Werkzame personen kunnen worden onderscheiden in werknemers en zelfstandigen. Zij kunnen woonachtig zijn in Nederland, maar ook in het buitenland.

78 Satellietrekening cultuur en media 2015

Werknemers / zelfstandigen

Werknemers zijn personen die op grond van een arbeidsovereenkomst betaald werk verrichten voor een economische eenheid en waarvan de betaling (in geld en/of in natura) als beloning van werknemers wordt geregistreerd. Zelfstandigen zijn personen die arbeid verrichten voor eigen rekening of risico in een eigen bedrijf of praktijk, of in het bedrijf of de praktijk van een gezinslid, of in een zelfstandig uitgeoefend beroep.
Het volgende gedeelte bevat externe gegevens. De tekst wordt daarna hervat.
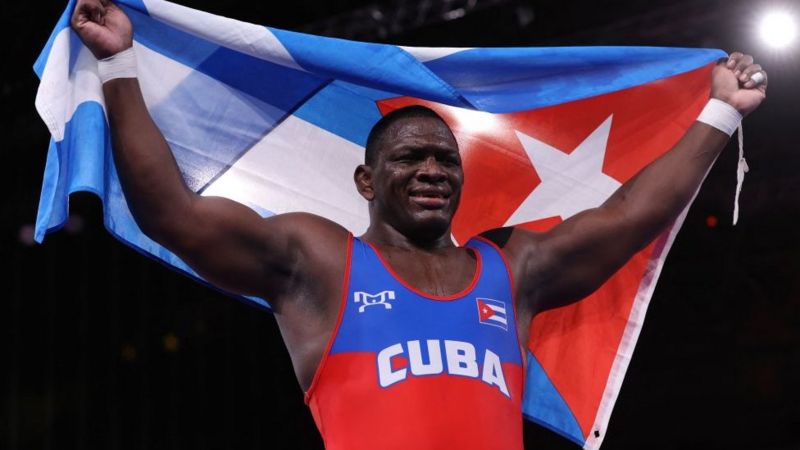 Tokio: 2 oros para Cuba en lucha grecorromana y Mijaín López se convierte en el luchador con más oros olímpicos de la historia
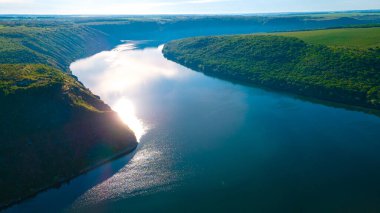 Kanyon nehri adaları uçurum manzarası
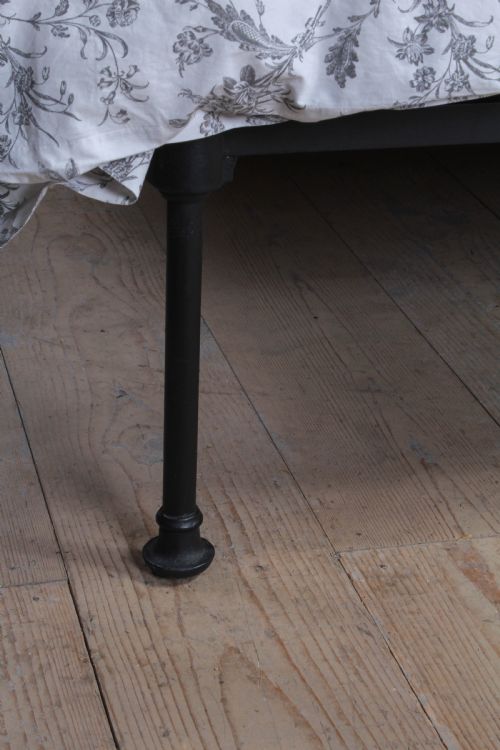 fig 3. Pleasing All iron Irish king size no end bed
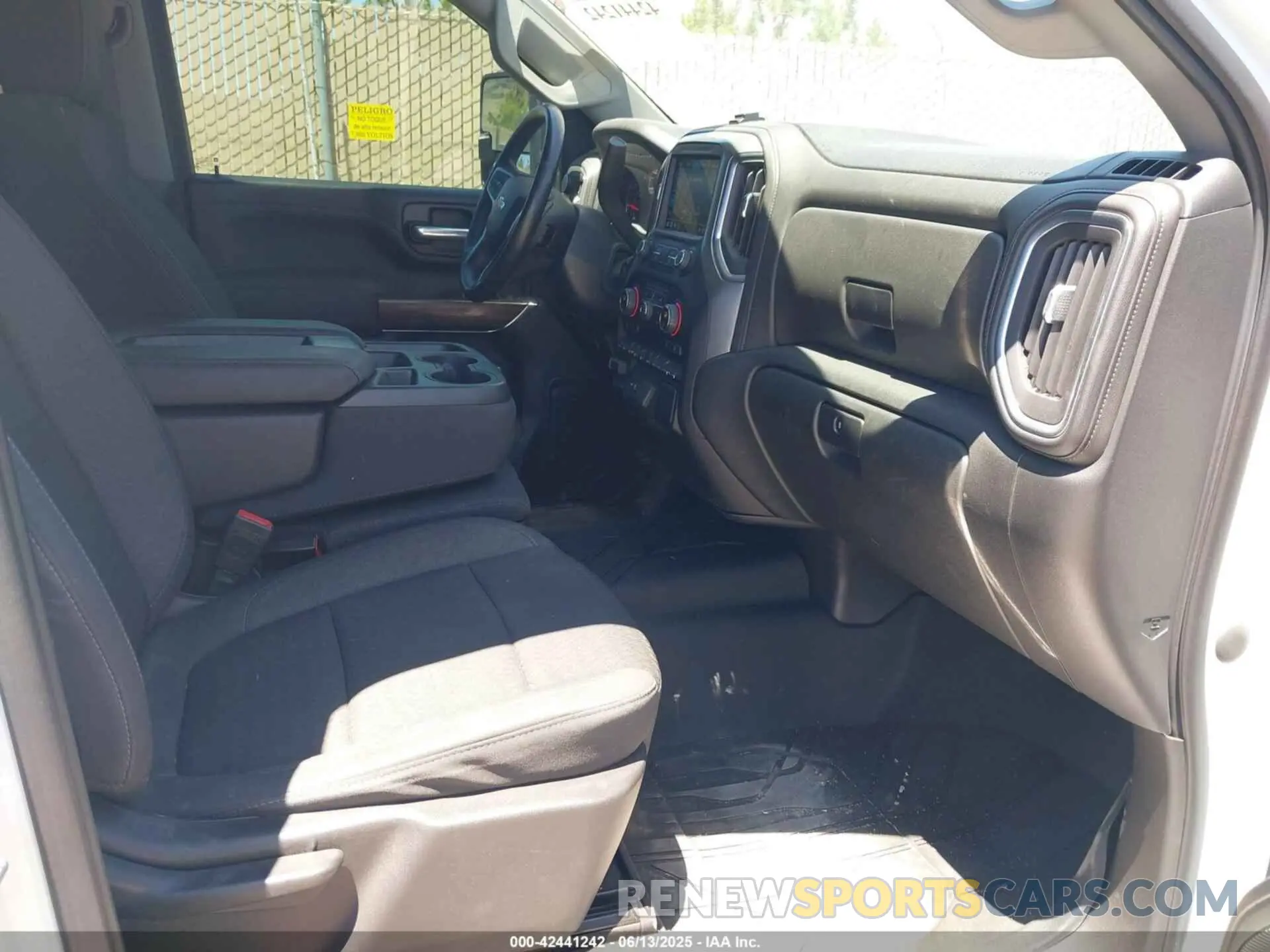 6 Photograph of a damaged car 1GC4YNEY1MF162664 CHEVROLET SILVERADO 2500HD 2021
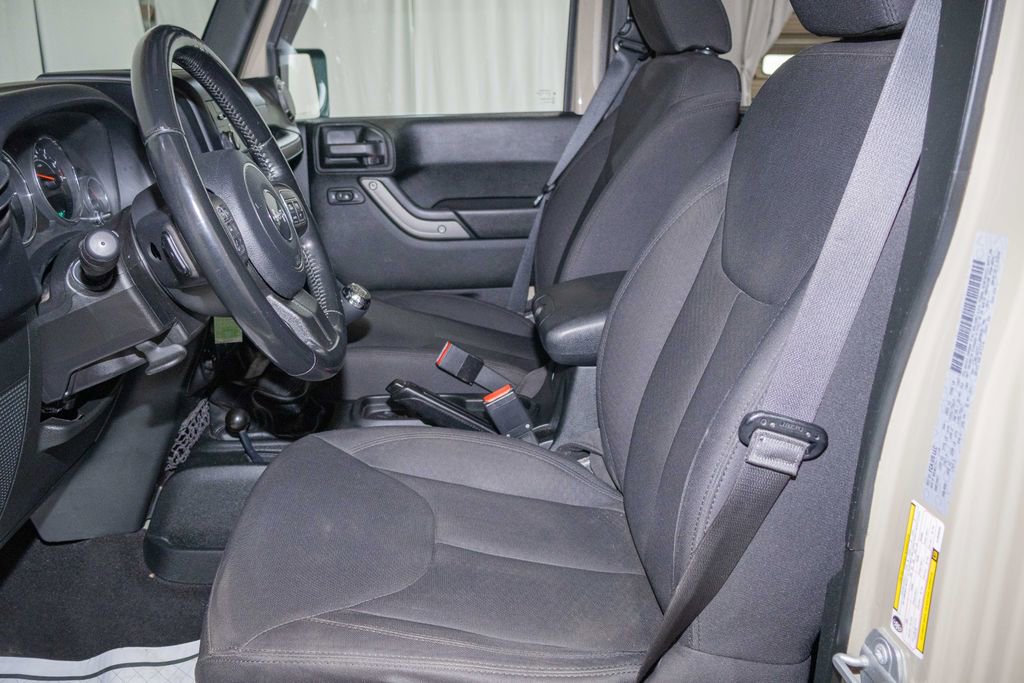 Used 2018 Jeep Wrangler Unlimited Sport S image 11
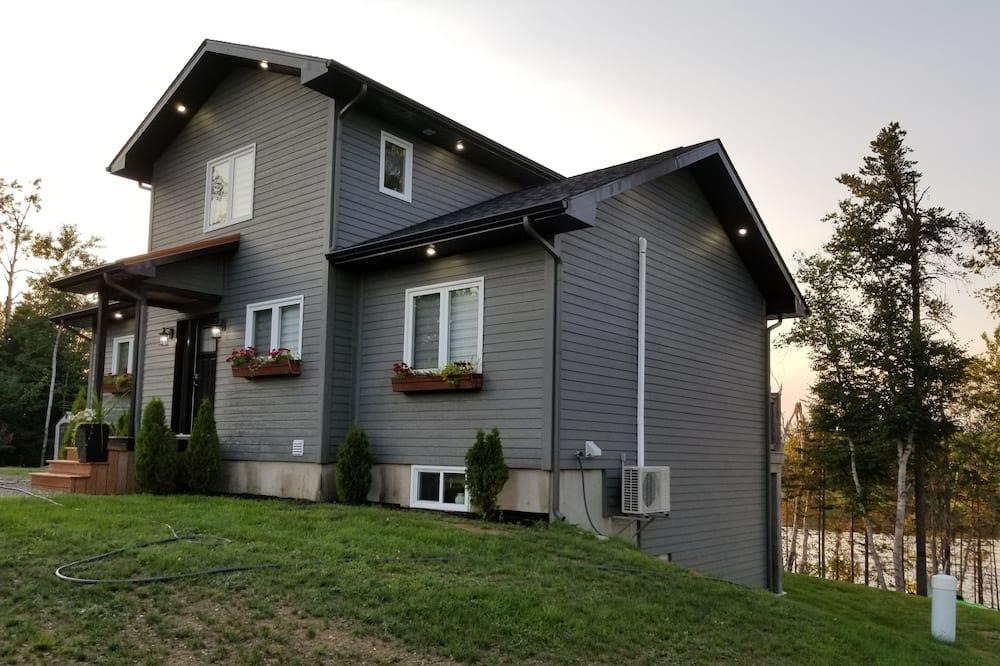 Acadian Peninsula Cottage | Waterfront property on Pokemouche River, NB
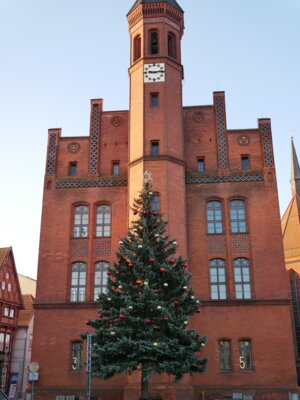 Foto: Rolandstadt Perleberg | Die Lichter des Weihnachtsbaumes werden am Vorabend des 1. Advents angezündet.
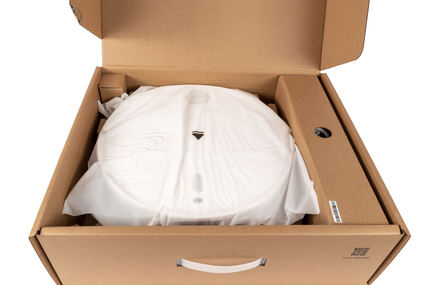 Der separierte Karton vom Saugroboter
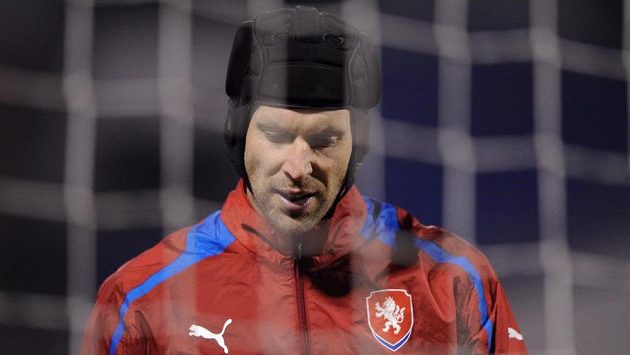 Brankář Petr Čech na tréninku fotbalové reprezentace. Brankář Petr Čech na tréninku fotbalové reprezentace.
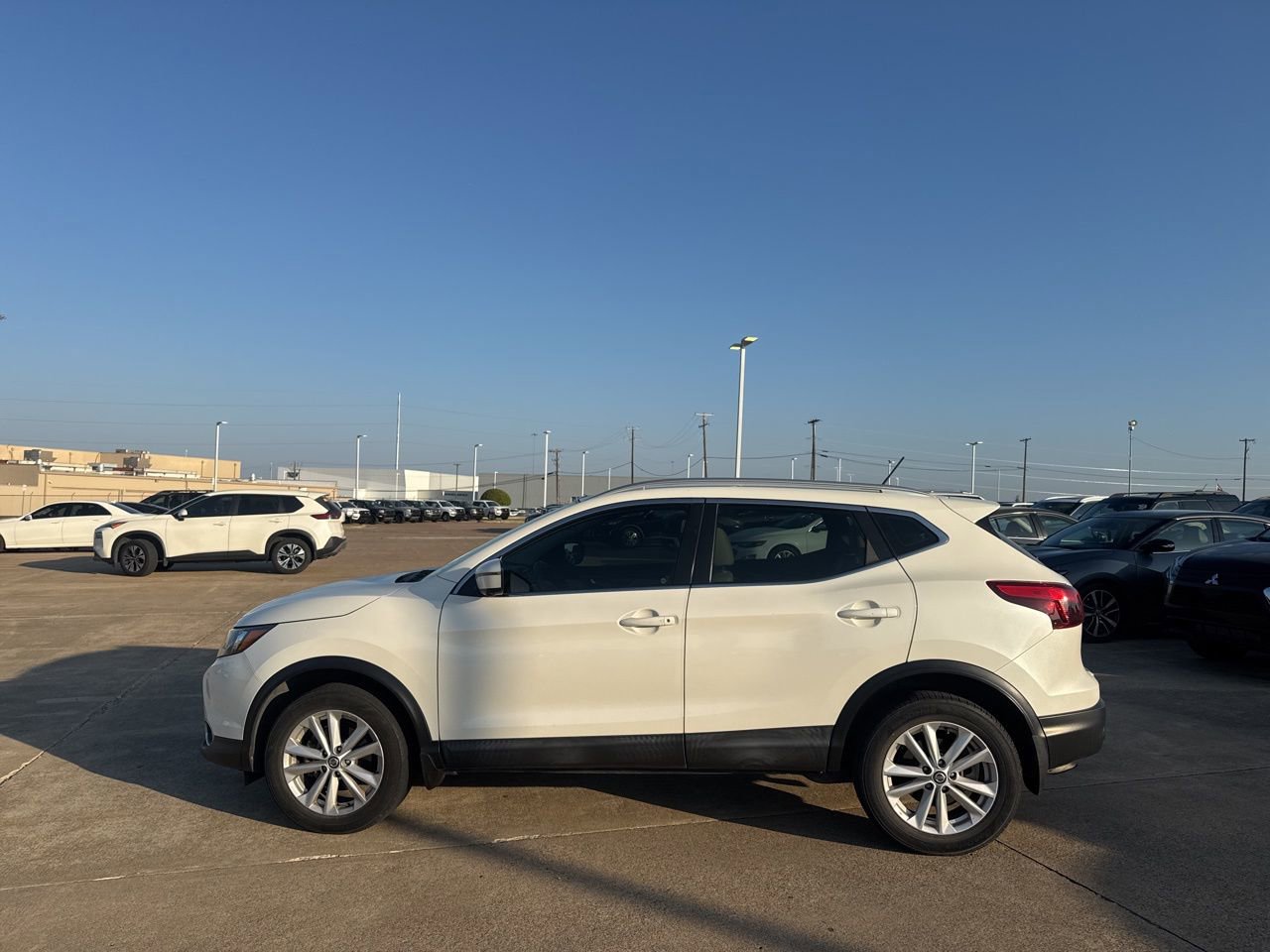 Used 2019 Nissan Rogue Sport SV w/ Technology Package image 12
Hiertoe behoren onder meer huishoudelijke hulpen, gastouders, babysitters, krantenbezorgers en folderaars. Meewerkende gezinsleden worden tot zelfstandigen gerekend, tenzij zij een arbeidsovereenkomst zijn aangegaan.

Banen

Een baan is een expliciete of impliciete overeenkomst tussen een persoon en een in Nederland gevestigde economische eenheid om gedurende een bepaalde periode of tot nader order tegen beloning werk te verrichten. Naast banen van werknemers zijn er ook banen van zelfstandigen. Het aantal banen in een jaar is het gemiddeld aantal banen in dat jaar. Omdat één persoon meerdere banen kan hebben is het aantal banen gelijk aan of groter dan het aantal werkzame personen.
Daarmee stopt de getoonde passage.